Until then, love your juggnauts.
Peace.
October 27th, 2009 at 7:04 am
If you are evil, then so am I. I think I’m a better mom to Dora if I have the chance to focus on myself now and then. I decided its ok if sometimes we eat dinner later than we should if its something homemade and good for her. And its also ok if sometimes we eat mac and cheese on the couch at 8 oclock while watching the dance show. It’s dancing and music – she loved it. Cheers to you – you’re doing great, even if you’re wireless:)
October 27th, 2009 at 1:34 pm
I was sucked in, at first, by the repetitive use of the word boob and its many synonyms, but was truly excited by the mention of myself. Then, as that intial rush wore off, I read the entire post and thought about my own insecurities and concerns about being a parent. I’m sure you’re a wonderful mother.

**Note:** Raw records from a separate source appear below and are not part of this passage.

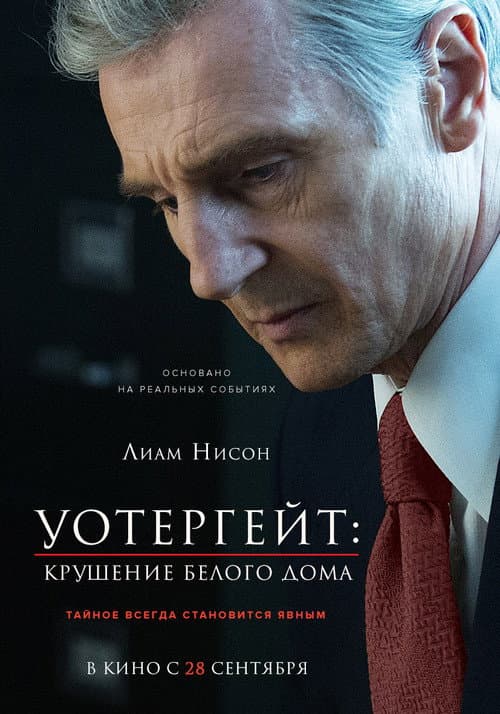 Постер 4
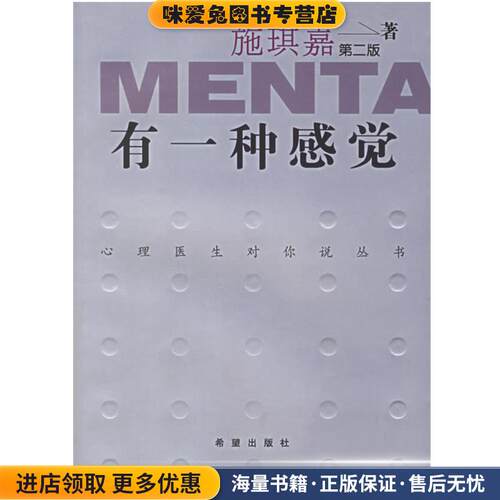 有一种感觉(正版收藏品)施琪嘉 著希望出版社9787537936187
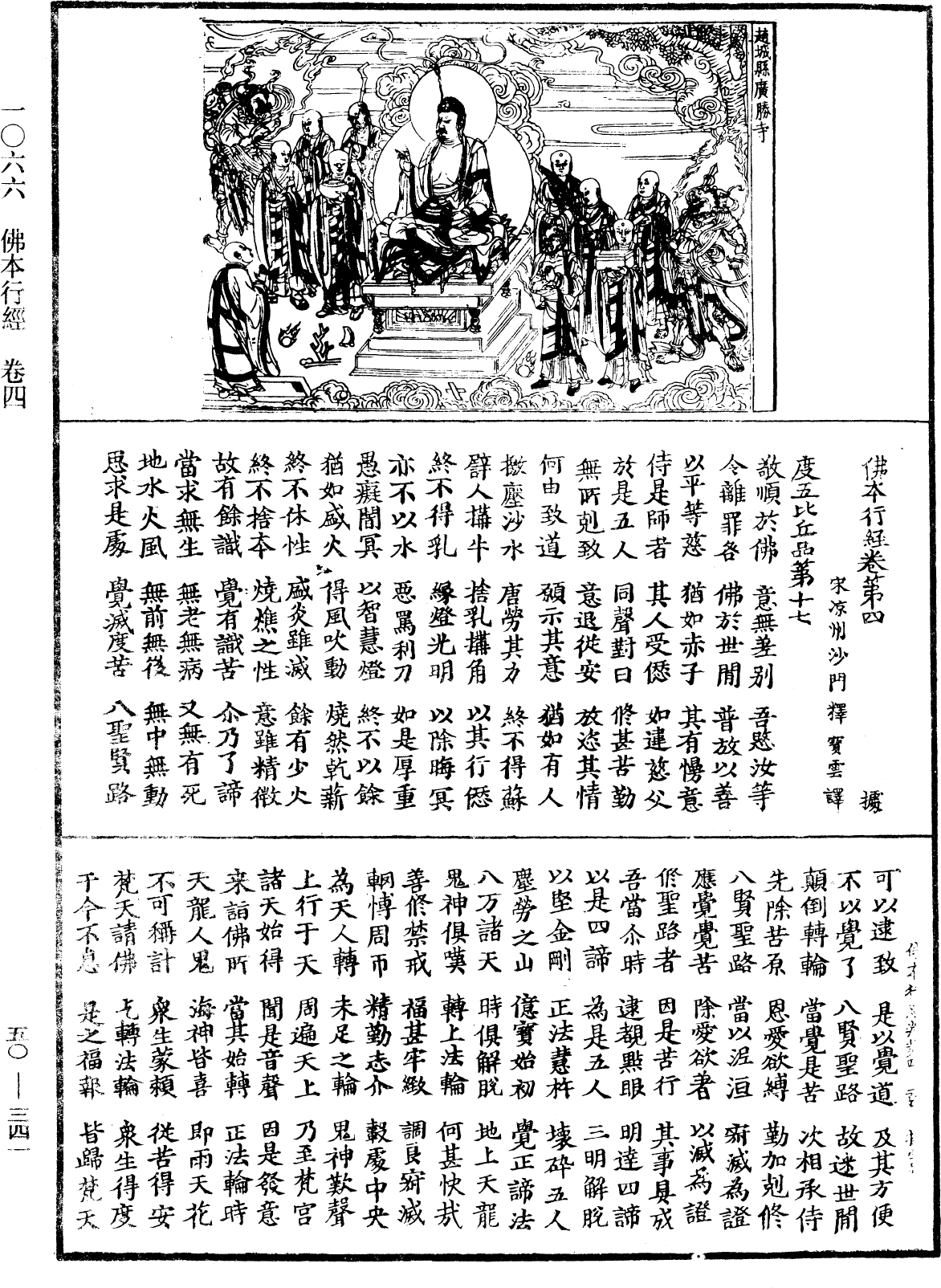 File:《中華大藏經》 第50冊 第341頁.png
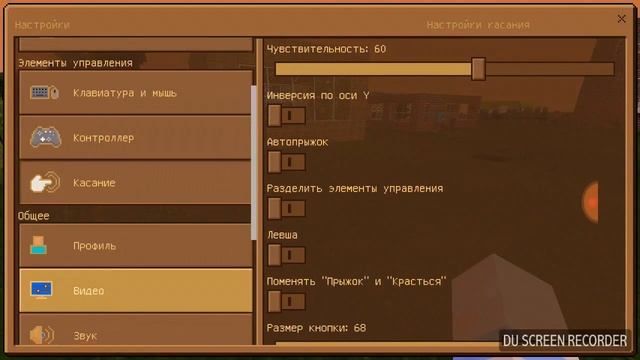 Что делать если пропало управление/звёздочка TV смотреть онлайн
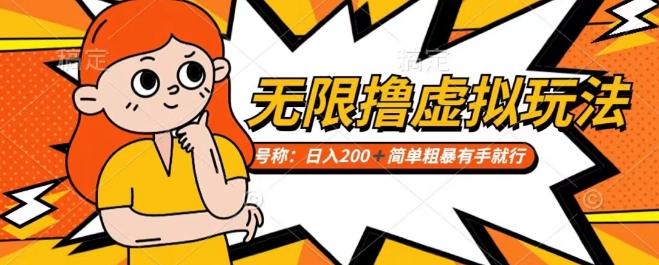 靠电商平台无限撸虚拟资源赚钱，实现日入200+小白也能轻松掌控【仅揭秘】-禾谷轻创网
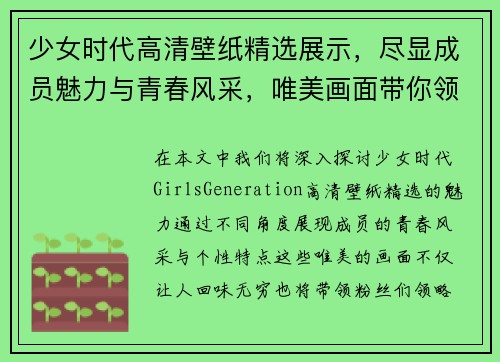 少女时代高清壁纸精选展示，尽显成员魅力与青春风采，唯美画面带你领略经典风情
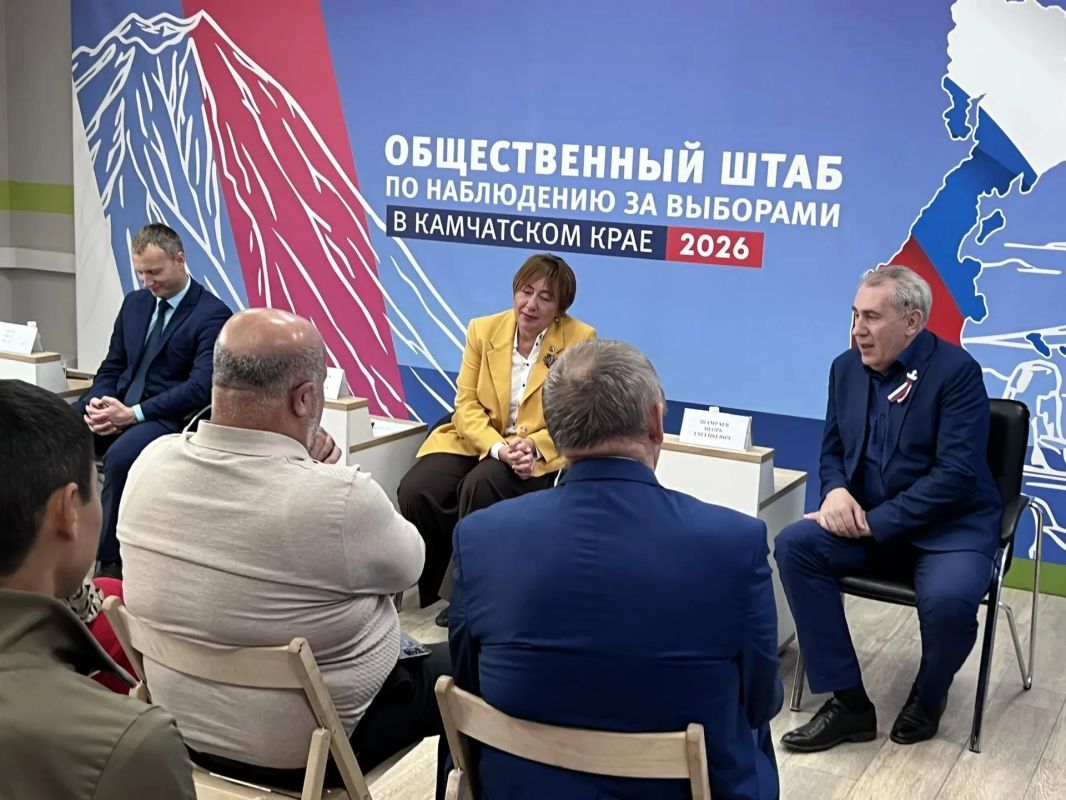 Избирательная комиссия Камчатского края приняла участие в итоговом заседании Общественного штаба по наблюдению за выборами Избирательная комиссия Камчатского края приняла участие в итоговом заседании Общественного штаба по наблюдению за выборами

We’re all just people doing the best we can, and as long as your decisions don’t lead to snorting baby powder and putting coke on your child’s rear end, I think the later teenage resentment will be at a minimum.
October 29th, 2009 at 5:59 pm
I was totally sucked in by the photo of your boobs…Damn those wires! You have to take care of yourself in order to be able to care for someone else. Sometimes that means writing, blogging, or just plain getting a new bra….:)
November 9th, 2009 at 7:22 pm
I agree with Ann. In the core essence of it all, you have to love yourself in order to truly love another. Otherwise, it’s mass chaos.
(thanks for the wonderful shout-out, sis. Now I’m gonna get fired.)